-- Task inputs follows --
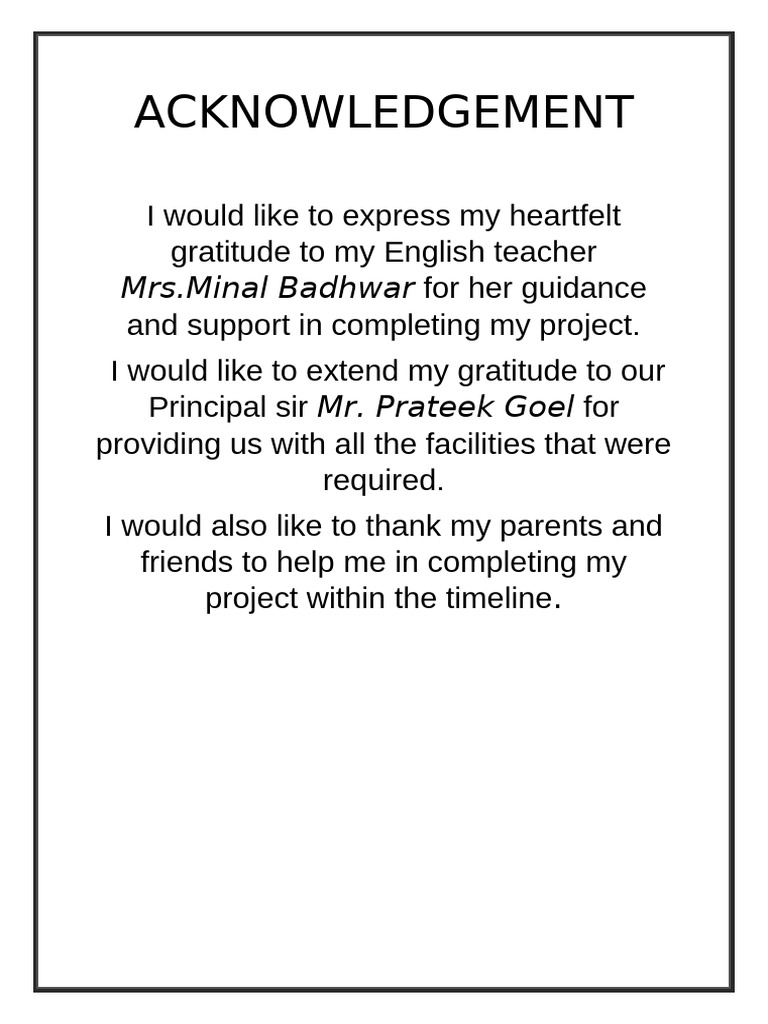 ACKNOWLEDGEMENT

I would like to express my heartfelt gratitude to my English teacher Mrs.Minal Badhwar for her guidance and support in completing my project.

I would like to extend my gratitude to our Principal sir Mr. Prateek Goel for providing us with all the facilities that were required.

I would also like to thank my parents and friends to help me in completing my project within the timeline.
-- Task inputs concluded --
-- Task inputs follows --
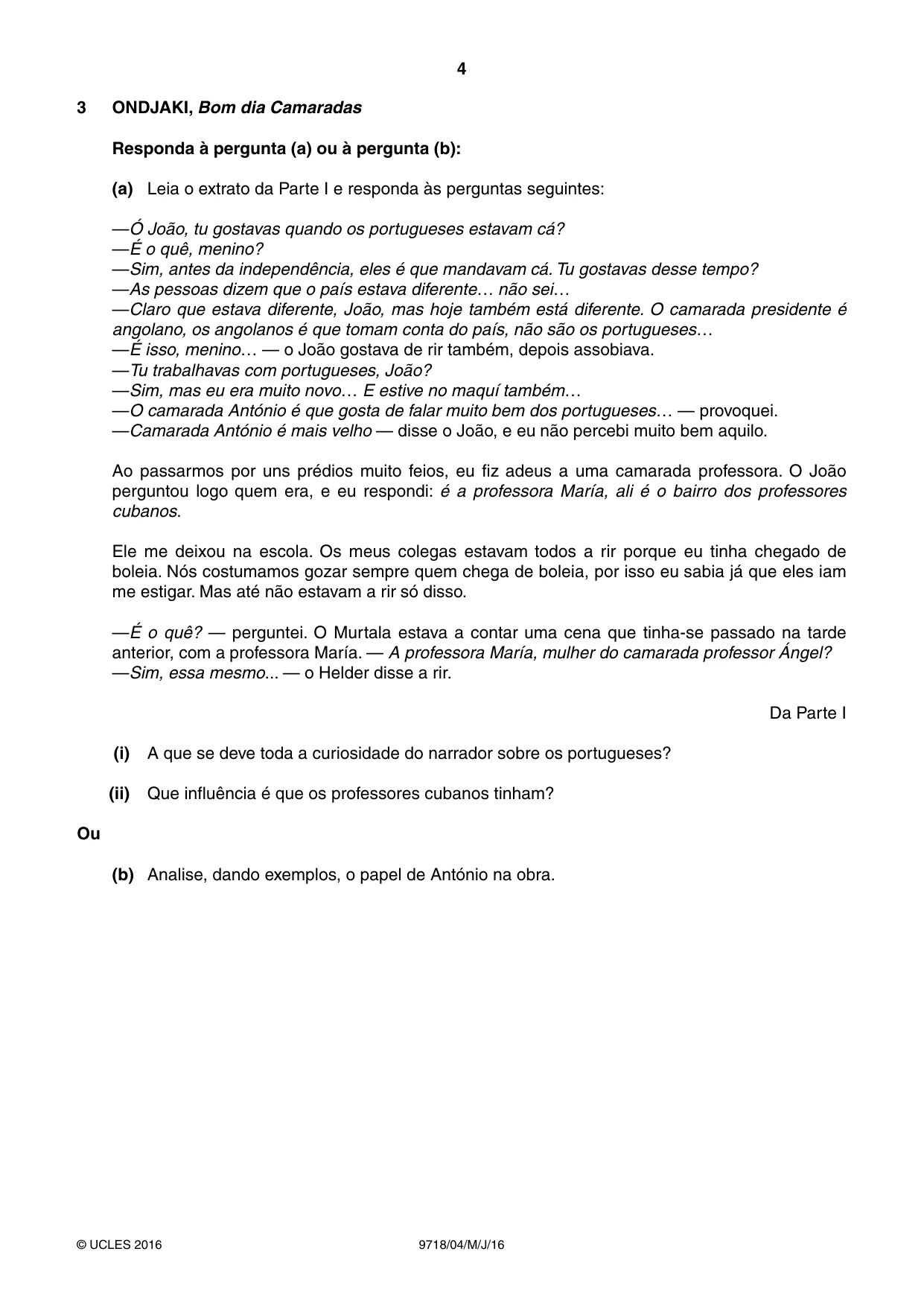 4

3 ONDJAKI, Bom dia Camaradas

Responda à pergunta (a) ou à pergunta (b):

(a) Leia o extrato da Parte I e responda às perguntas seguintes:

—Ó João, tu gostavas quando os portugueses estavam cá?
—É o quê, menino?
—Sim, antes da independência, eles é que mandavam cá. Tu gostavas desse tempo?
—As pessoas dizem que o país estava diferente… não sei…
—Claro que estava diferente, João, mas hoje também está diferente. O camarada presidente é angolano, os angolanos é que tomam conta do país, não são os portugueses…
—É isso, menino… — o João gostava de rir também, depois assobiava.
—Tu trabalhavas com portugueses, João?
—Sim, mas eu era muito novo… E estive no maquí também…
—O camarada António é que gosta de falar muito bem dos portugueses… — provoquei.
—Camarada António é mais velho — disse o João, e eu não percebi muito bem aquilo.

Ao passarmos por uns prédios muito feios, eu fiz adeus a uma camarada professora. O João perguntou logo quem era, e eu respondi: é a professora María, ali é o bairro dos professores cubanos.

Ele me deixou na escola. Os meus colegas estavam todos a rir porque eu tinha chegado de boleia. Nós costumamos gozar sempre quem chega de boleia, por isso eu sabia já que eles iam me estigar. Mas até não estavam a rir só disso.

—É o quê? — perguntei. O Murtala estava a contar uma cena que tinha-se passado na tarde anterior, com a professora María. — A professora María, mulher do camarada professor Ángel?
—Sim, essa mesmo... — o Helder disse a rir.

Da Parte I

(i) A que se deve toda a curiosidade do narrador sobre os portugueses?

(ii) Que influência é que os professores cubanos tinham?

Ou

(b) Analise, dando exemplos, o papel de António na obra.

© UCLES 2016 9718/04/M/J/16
-- Task inputs concluded --
▶ _Task objective_: From the entries above, restate word for word the lines from the line containing "portugueses estavam cá?" to the line containing "(i) A que se", both ends included, and nothing more.

▶ _Solved problem_:
—Ó João, tu gostavas quando os portugueses estavam cá?
—É o quê, menino?
—Sim, antes da independência, eles é que mandavam cá. Tu gostavas desse tempo?
—As pessoas dizem que o país estava diferente… não sei…
—Claro que estava diferente, João, mas hoje também está diferente. O camarada presidente é angolano, os angolanos é que tomam conta do país, não são os portugueses…
—É isso, menino… — o João gostava de rir também, depois assobiava.
—Tu trabalhavas com portugueses, João?
—Sim, mas eu era muito novo… E estive no maquí também…
—O camarada António é que gosta de falar muito bem dos portugueses… — provoquei.
—Camarada António é mais velho — disse o João, e eu não percebi muito bem aquilo.

Ao passarmos por uns prédios muito feios, eu fiz adeus a uma camarada professora. O João perguntou logo quem era, e eu respondi: é a professora María, ali é o bairro dos professores cubanos.

Ele me deixou na escola. Os meus colegas estavam todos a rir porque eu tinha chegado de boleia. Nós costumamos gozar sempre quem chega de boleia, por isso eu sabia já que eles iam me estigar. Mas até não estavam a rir só disso.

—É o quê? — perguntei. O Murtala estava a contar uma cena que tinha-se passado na tarde anterior, com a professora María. — A professora María, mulher do camarada professor Ángel?
—Sim, essa mesmo... — o Helder disse a rir.

Da Parte I

(i) A que se deve toda a curiosidade do narrador sobre os portugueses?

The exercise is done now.